Data listing:
□ □ □ □
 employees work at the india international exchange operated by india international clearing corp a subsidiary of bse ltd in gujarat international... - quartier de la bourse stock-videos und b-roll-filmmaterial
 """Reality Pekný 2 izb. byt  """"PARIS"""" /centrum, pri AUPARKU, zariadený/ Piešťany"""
□ □ □ □
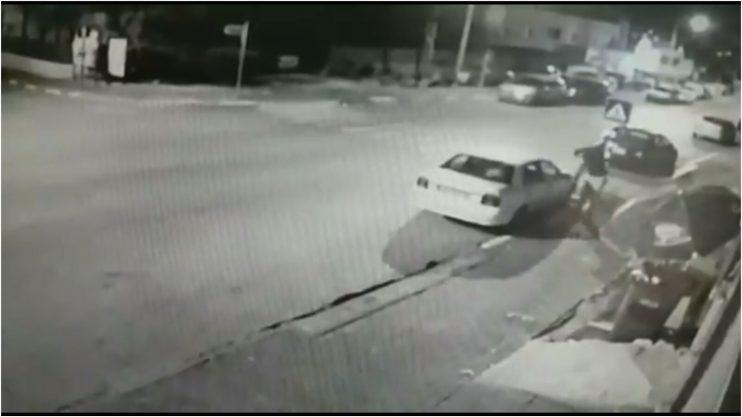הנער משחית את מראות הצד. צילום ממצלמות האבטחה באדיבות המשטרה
□ □ □ □
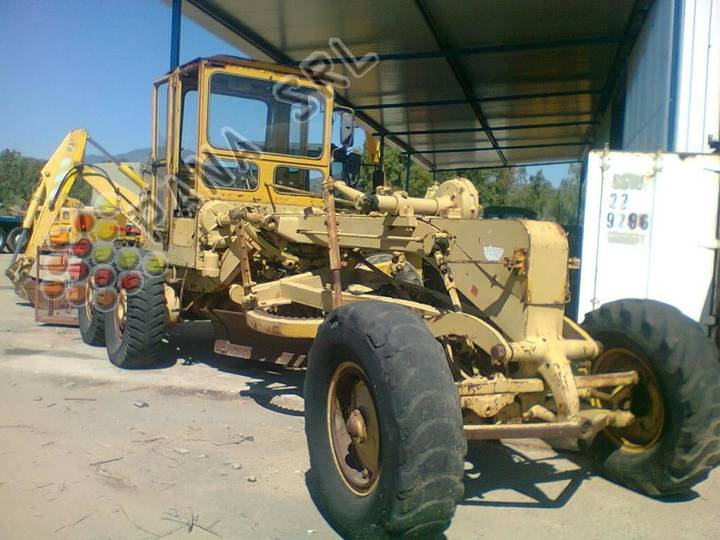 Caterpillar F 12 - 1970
□ □ □ □
Task to complete: Lines to set down from above: the line with "employees work at", the line with "Pekný 2 izb.", and every line between, each exactly as written.

Result for this exercise:
 employees work at the india international exchange operated by india international clearing corp a subsidiary of bse ltd in gujarat international... - quartier de la bourse stock-videos und b-roll-filmmaterial
 """Reality Pekný 2 izb. byt  """"PARIS"""" /centrum, pri AUPARKU, zariadený/ Piešťany"""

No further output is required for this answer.